*Work to complete*. Copy out the grammar passage on the word "but" in full, word for word.

*Reading text*.
"""
REMARKS.—According to the principle of analysis assumed by many of our
most critical philologists, but is always a disjunctive conjunction;
and agreeably to the same authorities, to construe it, in any case, as a
preposition, would lead to error. See false Syntax under Rule 35. They
maintain, that its legitimate and undeviating office is, to join on a
member of a sentence which expresses opposition of meaning, and
thereby forms an exception to, or takes from the universality of, the
proposition contained in the preceding member of the sentence. That it
sustains its true character as a conjunction in all the examples under
number 1, will be shown by the following resolution of them.—”All were
well but the stranger [was not well.”] “I saw nobody but [I saw] the
stranger.” “None deserve the fair but the brave [deserve the
fair.”] “They postpone the thing which [they ought to do, and do not]
but which [thing] they cannot avoid purposing to do.” “This life, at
best, [is not a reality,] but it is a dream. It [affords not
unbounded fruition] but it affords a scanty measure of enjoyment.” “If
he touch the hills, but exert no greater power upon them, they will
smoke;”—”If he exert no greater power upon the hills, but [be-out this
fact] if he touch them, they will smoke.” “Man is not a stable being,
but he is a reed, floating on the current of time.” This method of
analyzing sentences, however, if I mistake not, is too much on the plan
of our pretended philosophical writers, who, in their rage for ancient
constructions and combinations, often overlook the modern associated
meaning and application of this word. It appears to me to be more
consistent with the modern use of the word, to consider it an adverb
in constructions like the following: “If he but (only, merely) touch
the hills they will smoke.”
"""
*Dataset extract*.
"""
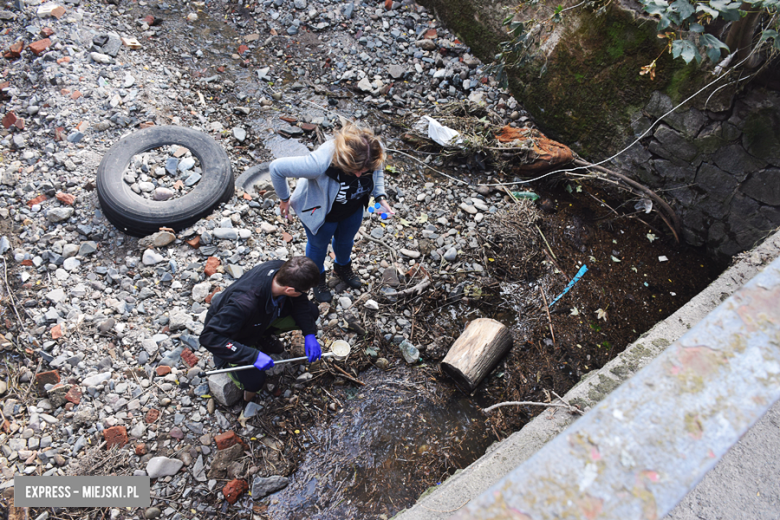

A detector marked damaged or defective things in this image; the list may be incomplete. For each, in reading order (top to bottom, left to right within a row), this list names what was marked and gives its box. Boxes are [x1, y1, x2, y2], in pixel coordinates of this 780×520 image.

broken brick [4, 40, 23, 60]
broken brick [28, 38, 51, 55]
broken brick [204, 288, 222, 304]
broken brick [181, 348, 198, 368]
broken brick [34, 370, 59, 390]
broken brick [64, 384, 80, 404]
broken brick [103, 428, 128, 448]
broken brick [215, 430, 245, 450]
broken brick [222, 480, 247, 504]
"""
"""
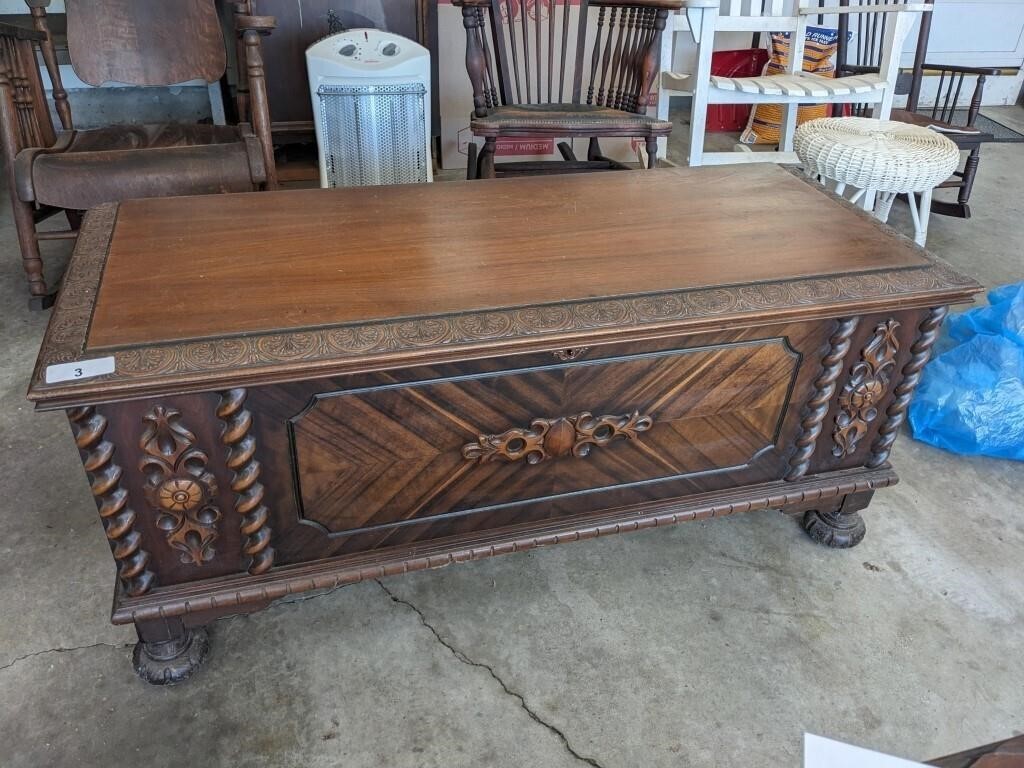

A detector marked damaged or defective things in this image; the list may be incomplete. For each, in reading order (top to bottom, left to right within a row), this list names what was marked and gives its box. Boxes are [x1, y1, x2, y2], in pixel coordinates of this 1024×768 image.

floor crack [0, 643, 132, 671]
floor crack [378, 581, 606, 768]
"""
*Exercise answer*.
REMARKS.—According to the principle of analysis assumed by many of our
most critical philologists, but is always a disjunctive conjunction;
and agreeably to the same authorities, to construe it, in any case, as a
preposition, would lead to error. See false Syntax under Rule 35. They
maintain, that its legitimate and undeviating office is, to join on a
member of a sentence which expresses opposition of meaning, and
thereby forms an exception to, or takes from the universality of, the
proposition contained in the preceding member of the sentence. That it
sustains its true character as a conjunction in all the examples under
number 1, will be shown by the following resolution of them.—”All were
well but the stranger [was not well.”] “I saw nobody but [I saw] the
stranger.” “None deserve the fair but the brave [deserve the
fair.”] “They postpone the thing which [they ought to do, and do not]
but which [thing] they cannot avoid purposing to do.” “This life, at
best, [is not a reality,] but it is a dream. It [affords not
unbounded fruition] but it affords a scanty measure of enjoyment.” “If
he touch the hills, but exert no greater power upon them, they will
smoke;”—”If he exert no greater power upon the hills, but [be-out this
fact] if he touch them, they will smoke.” “Man is not a stable being,
but he is a reed, floating on the current of time.” This method of
analyzing sentences, however, if I mistake not, is too much on the plan
of our pretended philosophical writers, who, in their rage for ancient
constructions and combinations, often overlook the modern associated
meaning and application of this word. It appears to me to be more
consistent with the modern use of the word, to consider it an adverb
in constructions like the following: “If he but (only, merely) touch
the hills they will smoke.”